Parte 1 - Ellen
Enquanto seguia o caminho que já me acostumava fazer para empresa, permiti que meus pensamentos passeassem, saindo dos dias atuais, até uma infância em que eu não estava sozinha, que tinha alguém para cuidar de mim. Não poderia dizer que não sentia falta, especialmente quando estava em casa, após fechar as portas, era como me confinar numa gaiola.
Voltei a realidade quando cheguei ao prédio, observei a fachada deste. Eu amava arquitetura, as varandas saindo do prédio sempre me faziam suspirar, as imensas janelas de vidro davam a lugar uma sofisticação que eu amava. Me apressei a entrar e subir para o escritório.
— Japa? — A voz do meu amigo me chamou empolgada.
Nunca vou entender a razão pela qual as pessoas chamam qualquer um com olhos puxados de "Japa".
— Oi Elton — respondi sem o seu bom humor.
— Quer sair após o trabalho? É sexta à noite e sinto que este dia não será comum, todos precisaremos de uma bebida no final.
— Por que diz isso? — Ele não teve tempo de me responder.

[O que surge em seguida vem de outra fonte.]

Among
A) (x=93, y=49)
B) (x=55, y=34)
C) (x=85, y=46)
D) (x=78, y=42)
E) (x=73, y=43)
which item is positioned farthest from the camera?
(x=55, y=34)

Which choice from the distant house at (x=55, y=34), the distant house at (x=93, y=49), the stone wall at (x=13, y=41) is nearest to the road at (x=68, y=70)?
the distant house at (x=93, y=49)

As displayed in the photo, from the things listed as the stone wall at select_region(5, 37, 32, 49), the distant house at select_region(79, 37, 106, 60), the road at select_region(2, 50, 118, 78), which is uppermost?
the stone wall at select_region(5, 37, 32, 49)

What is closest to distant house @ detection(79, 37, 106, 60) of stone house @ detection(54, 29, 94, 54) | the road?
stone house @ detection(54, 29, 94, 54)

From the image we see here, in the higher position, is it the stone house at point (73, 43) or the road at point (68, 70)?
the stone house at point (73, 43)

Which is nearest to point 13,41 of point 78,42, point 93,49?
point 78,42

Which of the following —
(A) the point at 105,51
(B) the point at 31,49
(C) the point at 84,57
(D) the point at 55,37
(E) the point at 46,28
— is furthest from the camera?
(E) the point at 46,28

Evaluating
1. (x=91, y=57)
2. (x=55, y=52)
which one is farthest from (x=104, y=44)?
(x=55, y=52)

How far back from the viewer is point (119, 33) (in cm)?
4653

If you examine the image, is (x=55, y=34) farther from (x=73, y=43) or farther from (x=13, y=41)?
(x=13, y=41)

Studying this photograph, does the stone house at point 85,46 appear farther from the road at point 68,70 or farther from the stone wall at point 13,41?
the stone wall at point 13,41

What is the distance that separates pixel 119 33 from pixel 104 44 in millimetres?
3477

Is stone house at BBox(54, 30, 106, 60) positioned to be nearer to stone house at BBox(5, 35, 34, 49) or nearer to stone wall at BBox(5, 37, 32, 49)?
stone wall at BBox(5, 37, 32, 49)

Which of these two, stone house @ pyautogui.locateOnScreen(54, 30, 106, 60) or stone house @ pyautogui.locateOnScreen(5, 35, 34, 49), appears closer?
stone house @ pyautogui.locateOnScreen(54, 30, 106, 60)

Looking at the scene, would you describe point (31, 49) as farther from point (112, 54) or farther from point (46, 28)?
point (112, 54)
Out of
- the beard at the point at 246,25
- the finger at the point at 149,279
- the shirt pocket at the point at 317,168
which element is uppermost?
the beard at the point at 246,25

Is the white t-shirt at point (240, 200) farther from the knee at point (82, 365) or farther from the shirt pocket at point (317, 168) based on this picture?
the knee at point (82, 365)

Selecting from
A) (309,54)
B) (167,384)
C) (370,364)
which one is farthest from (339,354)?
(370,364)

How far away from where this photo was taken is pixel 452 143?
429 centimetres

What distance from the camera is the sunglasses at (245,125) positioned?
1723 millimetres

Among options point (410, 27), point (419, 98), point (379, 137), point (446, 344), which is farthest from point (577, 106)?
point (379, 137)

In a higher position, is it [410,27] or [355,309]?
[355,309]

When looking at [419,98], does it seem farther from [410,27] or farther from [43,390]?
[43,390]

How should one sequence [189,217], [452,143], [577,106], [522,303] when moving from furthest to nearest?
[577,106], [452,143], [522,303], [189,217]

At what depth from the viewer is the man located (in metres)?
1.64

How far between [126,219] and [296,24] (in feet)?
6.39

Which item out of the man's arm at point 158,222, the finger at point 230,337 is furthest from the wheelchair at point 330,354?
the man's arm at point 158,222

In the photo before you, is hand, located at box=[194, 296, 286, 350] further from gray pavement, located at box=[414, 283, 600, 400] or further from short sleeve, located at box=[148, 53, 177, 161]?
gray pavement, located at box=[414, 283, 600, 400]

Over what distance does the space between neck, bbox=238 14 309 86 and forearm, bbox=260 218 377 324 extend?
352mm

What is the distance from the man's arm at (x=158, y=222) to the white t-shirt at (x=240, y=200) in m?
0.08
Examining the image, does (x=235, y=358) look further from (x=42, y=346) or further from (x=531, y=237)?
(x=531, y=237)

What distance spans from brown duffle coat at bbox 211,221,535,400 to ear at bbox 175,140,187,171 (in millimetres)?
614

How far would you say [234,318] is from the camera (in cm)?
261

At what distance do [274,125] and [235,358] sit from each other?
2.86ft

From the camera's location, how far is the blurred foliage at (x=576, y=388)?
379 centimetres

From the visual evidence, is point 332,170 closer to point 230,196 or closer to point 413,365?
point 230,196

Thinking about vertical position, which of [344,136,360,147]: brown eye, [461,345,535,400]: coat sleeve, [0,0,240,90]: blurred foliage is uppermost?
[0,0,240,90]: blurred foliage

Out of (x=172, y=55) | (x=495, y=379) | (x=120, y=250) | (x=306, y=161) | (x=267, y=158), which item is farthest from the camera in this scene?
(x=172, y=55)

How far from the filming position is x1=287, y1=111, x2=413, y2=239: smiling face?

— Ele chegou! — Disse alguém e todos ficaram de pé, sem entender exatamente o que estava acontecendo, permaneci arrumando minha mesa.
— Bom dia Sr. Jordan! — Ao ouvir o sobrenome, arrependi-me de não ter virado antes.
O CEO viera a nossa sede pela primeira vez, desde que comecei a trabalhar ali um mês antes. Eu nunca o tinha visto e agora sentia que o silêncio que preenchia a sala era minha deixa para virar-me.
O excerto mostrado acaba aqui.